- _What to produce_: All of the lines below are to be transcribed faithfully, with pictures excluded from the copy.

- _Spatial questions tied to pictures_:

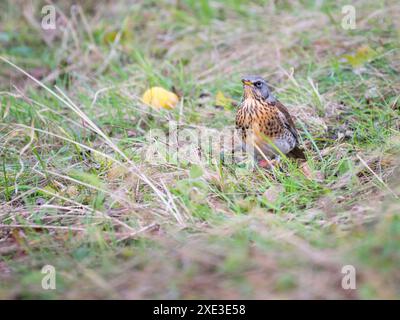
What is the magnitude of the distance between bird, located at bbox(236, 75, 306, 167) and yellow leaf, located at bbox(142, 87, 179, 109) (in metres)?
1.08

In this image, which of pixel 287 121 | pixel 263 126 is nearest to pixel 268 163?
pixel 263 126

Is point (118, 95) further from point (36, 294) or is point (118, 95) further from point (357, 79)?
point (36, 294)

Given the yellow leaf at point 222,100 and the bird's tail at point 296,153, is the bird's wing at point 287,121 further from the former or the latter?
the yellow leaf at point 222,100

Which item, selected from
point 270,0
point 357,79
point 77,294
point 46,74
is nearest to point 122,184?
point 77,294

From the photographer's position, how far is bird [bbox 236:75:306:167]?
5246 mm

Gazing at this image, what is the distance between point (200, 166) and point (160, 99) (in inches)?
64.3

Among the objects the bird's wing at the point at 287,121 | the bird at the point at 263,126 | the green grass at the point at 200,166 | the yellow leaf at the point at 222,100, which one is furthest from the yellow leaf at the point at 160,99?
the bird's wing at the point at 287,121

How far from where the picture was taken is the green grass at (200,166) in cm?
357

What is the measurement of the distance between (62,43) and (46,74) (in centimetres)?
63

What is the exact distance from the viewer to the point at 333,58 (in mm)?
6590

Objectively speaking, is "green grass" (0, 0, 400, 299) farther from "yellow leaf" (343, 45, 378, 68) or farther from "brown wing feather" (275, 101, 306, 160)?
"brown wing feather" (275, 101, 306, 160)

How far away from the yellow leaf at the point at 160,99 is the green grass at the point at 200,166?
0.10 m

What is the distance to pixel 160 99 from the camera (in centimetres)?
618

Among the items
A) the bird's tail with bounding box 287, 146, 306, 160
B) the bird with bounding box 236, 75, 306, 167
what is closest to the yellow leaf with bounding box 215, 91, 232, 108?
the bird with bounding box 236, 75, 306, 167
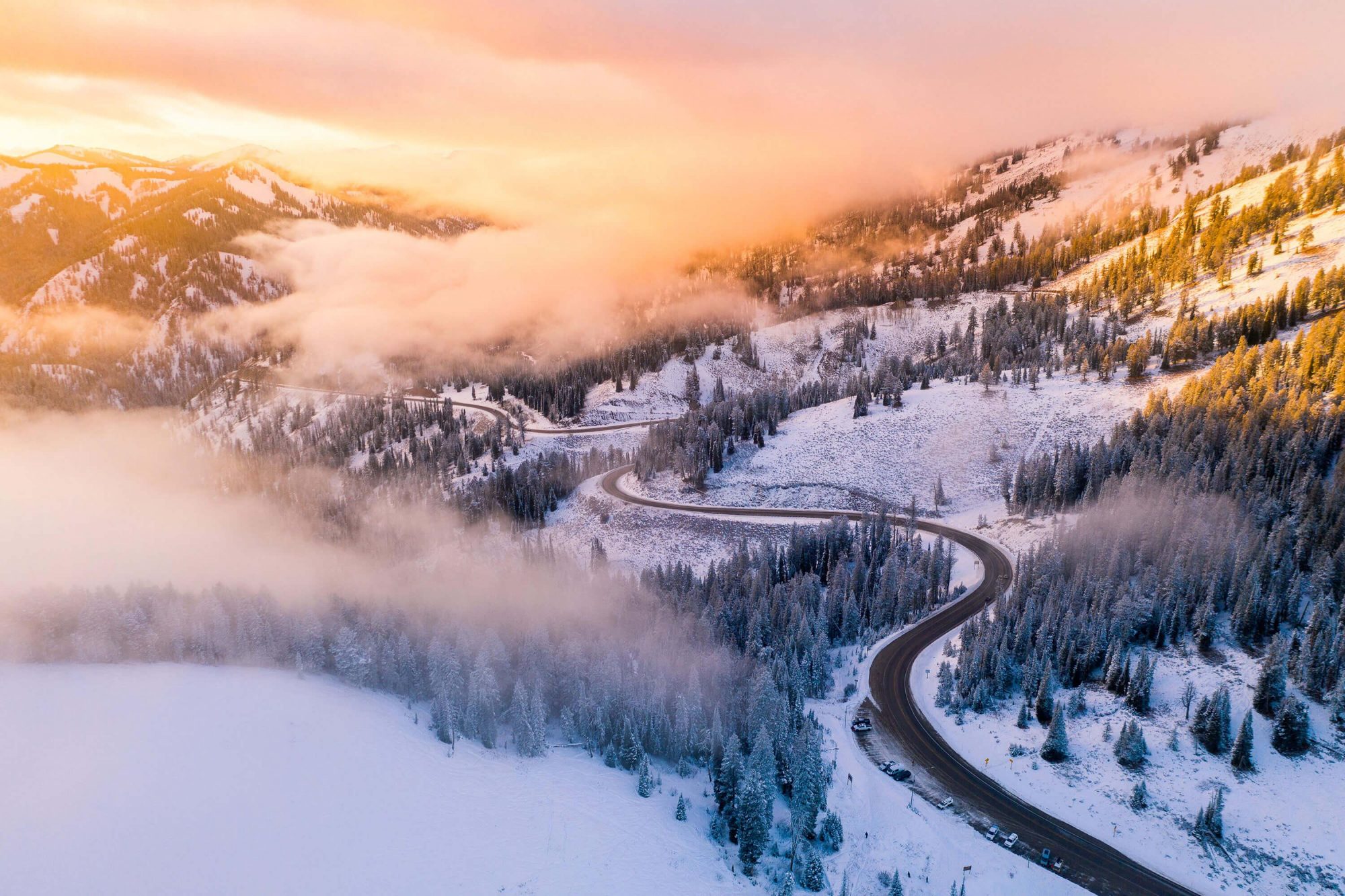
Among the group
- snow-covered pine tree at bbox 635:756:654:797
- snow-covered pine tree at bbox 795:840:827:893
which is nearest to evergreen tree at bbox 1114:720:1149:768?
snow-covered pine tree at bbox 795:840:827:893

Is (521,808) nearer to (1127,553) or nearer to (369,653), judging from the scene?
(369,653)

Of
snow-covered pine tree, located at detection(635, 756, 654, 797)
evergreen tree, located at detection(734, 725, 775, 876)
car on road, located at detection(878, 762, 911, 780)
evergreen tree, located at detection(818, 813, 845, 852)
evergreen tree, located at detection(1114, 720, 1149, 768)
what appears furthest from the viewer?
snow-covered pine tree, located at detection(635, 756, 654, 797)

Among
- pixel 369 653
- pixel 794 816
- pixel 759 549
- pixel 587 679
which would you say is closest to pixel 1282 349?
pixel 759 549

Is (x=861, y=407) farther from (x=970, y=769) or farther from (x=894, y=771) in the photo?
(x=894, y=771)

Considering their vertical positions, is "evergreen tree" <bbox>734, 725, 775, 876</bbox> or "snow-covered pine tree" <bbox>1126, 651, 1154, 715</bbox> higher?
"snow-covered pine tree" <bbox>1126, 651, 1154, 715</bbox>

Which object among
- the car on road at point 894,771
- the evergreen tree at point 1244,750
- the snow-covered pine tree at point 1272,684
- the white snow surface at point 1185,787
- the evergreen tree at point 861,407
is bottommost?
the car on road at point 894,771

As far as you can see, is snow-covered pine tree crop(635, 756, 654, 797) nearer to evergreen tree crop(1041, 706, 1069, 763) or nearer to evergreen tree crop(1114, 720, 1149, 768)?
evergreen tree crop(1041, 706, 1069, 763)

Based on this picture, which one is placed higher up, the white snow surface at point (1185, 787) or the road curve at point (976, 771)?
the white snow surface at point (1185, 787)

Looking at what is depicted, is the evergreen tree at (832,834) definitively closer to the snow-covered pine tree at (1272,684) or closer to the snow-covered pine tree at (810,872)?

- _Task result_:
What is the magnitude of the distance between bird, located at bbox(236, 75, 306, 167) and yellow leaf, located at bbox(142, 87, 179, 109) (in metres)?
1.08

In this image, which of pixel 287 121 | pixel 263 126 is nearest to pixel 268 163?
pixel 263 126

Is point (118, 95) further from point (36, 294) or is point (118, 95) further from point (357, 79)?
point (36, 294)

Given the yellow leaf at point 222,100 and the bird's tail at point 296,153, is the bird's wing at point 287,121 further from the former or the latter?
the yellow leaf at point 222,100

Which item, selected from
point 270,0
point 357,79
point 77,294
point 46,74
is nearest to point 122,184?
point 77,294

From the photographer's position, how far is bird [bbox 236:75:306:167]?
5246 mm

Gazing at this image, what is the distance between point (200, 166) and point (160, 99) (in inches)?
64.3

Among the objects the bird's wing at the point at 287,121 | the bird at the point at 263,126 | the green grass at the point at 200,166 | the yellow leaf at the point at 222,100, which one is furthest from the yellow leaf at the point at 160,99?
the bird's wing at the point at 287,121

How far from where the picture was taken is the green grass at (200,166) in cm?
357

What is the measurement of the distance between (62,43) and (46,74) (in centimetres)?
63

What is the exact distance from the viewer to the point at 333,58 (in mm)?
6590

Objectively speaking, is "green grass" (0, 0, 400, 299) farther from "yellow leaf" (343, 45, 378, 68) or farther from "brown wing feather" (275, 101, 306, 160)?
"brown wing feather" (275, 101, 306, 160)

How far away from the yellow leaf at the point at 160,99 is the green grass at the point at 200,166?
0.10 m

What is the distance to pixel 160 99 from the camera (in centimetres)?
618

Among the items
A) the bird's tail with bounding box 287, 146, 306, 160
B) the bird with bounding box 236, 75, 306, 167
what is closest to the yellow leaf with bounding box 215, 91, 232, 108?
the bird with bounding box 236, 75, 306, 167
Among the group
- snow-covered pine tree at bbox 635:756:654:797
- snow-covered pine tree at bbox 795:840:827:893
which is nearest to evergreen tree at bbox 1114:720:1149:768?
snow-covered pine tree at bbox 795:840:827:893

Is (521,808) nearer to (1127,553) or nearer to (369,653), judging from the scene?
(369,653)

Of
snow-covered pine tree, located at detection(635, 756, 654, 797)
evergreen tree, located at detection(734, 725, 775, 876)
car on road, located at detection(878, 762, 911, 780)
evergreen tree, located at detection(818, 813, 845, 852)
evergreen tree, located at detection(1114, 720, 1149, 768)
what appears furthest from the viewer?
snow-covered pine tree, located at detection(635, 756, 654, 797)

Among
- pixel 369 653
- pixel 794 816
- pixel 759 549
- pixel 587 679
which would you say is closest to pixel 1282 349?
pixel 759 549

Is (x=861, y=407) farther from (x=970, y=769) or farther from (x=894, y=771) in the photo?
(x=894, y=771)

Considering their vertical positions, is "evergreen tree" <bbox>734, 725, 775, 876</bbox> or "snow-covered pine tree" <bbox>1126, 651, 1154, 715</bbox> higher?
"snow-covered pine tree" <bbox>1126, 651, 1154, 715</bbox>

Which object among
- the car on road at point 894,771
- the evergreen tree at point 1244,750
- the snow-covered pine tree at point 1272,684
- the white snow surface at point 1185,787
- the evergreen tree at point 861,407
is bottommost?
the car on road at point 894,771

As far as you can see, is snow-covered pine tree crop(635, 756, 654, 797) nearer to evergreen tree crop(1041, 706, 1069, 763) or nearer to evergreen tree crop(1114, 720, 1149, 768)?
evergreen tree crop(1041, 706, 1069, 763)

Based on this picture, which one is placed higher up, the white snow surface at point (1185, 787) or the road curve at point (976, 771)?
the white snow surface at point (1185, 787)

Looking at what is depicted, is the evergreen tree at (832,834) definitively closer to the snow-covered pine tree at (1272,684) or closer to the snow-covered pine tree at (810,872)?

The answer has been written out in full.